1 Reply Latest reply on Jan 20, 2010 8:40 AM by rainysky

    What is the proper way to use multiple GPUs in single thread

    rainysky

      Does anyone have experience of using multiple GPUs in single thread?
      We got problem when using multiple GPUs concurrently.

      This is what I do:

      1. Prepare input data for GPU #0 with calResMap/calResUnmap
      2. Prepare input data for GPU #1 with calResMap/calResUnmap
      3. Use calCtxRunProgram to start the program on GPU #0
      4. Use calCtxRunProgram to start the program on GPU #1
      5. Use calCtxIsEventDone to wait program on GPU #0 to finish
      6. Use calCtxIsEventDone to wait program on GPU #1 to finish
      7. Read output data from GPU #0 with calResMap/calResUnmap
      8. Read output data from GPU #1 with calResMap/calResUnmap

      Both GPUs are same type and I equally divide the load to two GPUs. The prgoram need 2 seconds to finish.
      In step 5, it takes calCtxIsEventDone 2 seconds to complete. That is fine.
      In step 6, the second calCtxIsEventDone also takes 2 seconds.

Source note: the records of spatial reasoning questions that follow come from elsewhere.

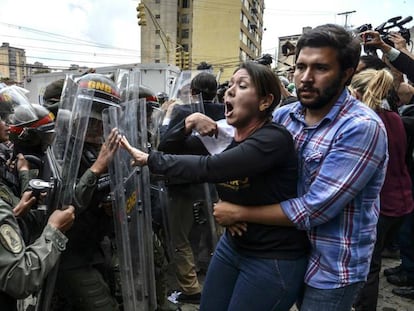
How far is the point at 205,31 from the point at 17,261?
A: 172 feet

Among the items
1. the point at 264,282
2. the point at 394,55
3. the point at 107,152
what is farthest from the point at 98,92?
the point at 394,55

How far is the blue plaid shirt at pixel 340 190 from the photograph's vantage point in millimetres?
1358

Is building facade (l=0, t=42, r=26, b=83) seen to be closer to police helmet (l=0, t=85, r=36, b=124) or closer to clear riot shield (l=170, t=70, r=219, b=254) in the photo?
clear riot shield (l=170, t=70, r=219, b=254)

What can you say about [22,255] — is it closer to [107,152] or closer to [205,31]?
[107,152]

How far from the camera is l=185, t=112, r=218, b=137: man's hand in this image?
6.46ft

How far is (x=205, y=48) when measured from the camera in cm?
5000

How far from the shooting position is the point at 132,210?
2.15m

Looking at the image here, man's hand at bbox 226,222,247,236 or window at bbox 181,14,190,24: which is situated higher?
Result: window at bbox 181,14,190,24

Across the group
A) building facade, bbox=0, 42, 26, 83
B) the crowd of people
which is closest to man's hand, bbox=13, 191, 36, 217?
the crowd of people

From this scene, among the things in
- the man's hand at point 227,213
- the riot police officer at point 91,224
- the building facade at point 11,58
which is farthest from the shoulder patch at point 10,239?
the building facade at point 11,58

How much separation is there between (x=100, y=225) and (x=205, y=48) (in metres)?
50.3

But I am expecting the second calCtxIsEventDone to takes almost no time if both GPUs run concurrently.

      Any help?

        • What is the proper way to use multiple GPUs in single thread
          rainysky

          I solved the problem myself.

          In "ATI Stream Computing User Guide":
          For improved performance, calCtxRunProgram does not immediately
          dispatch the program for execution on the stream processor. To force the
          dispatch, the application must call calCtxIsEventDone and calCtxFlush on
          the corresponding event.

          So I have to call calCtxIsEventDone and calCtxFlush before the program will actually start.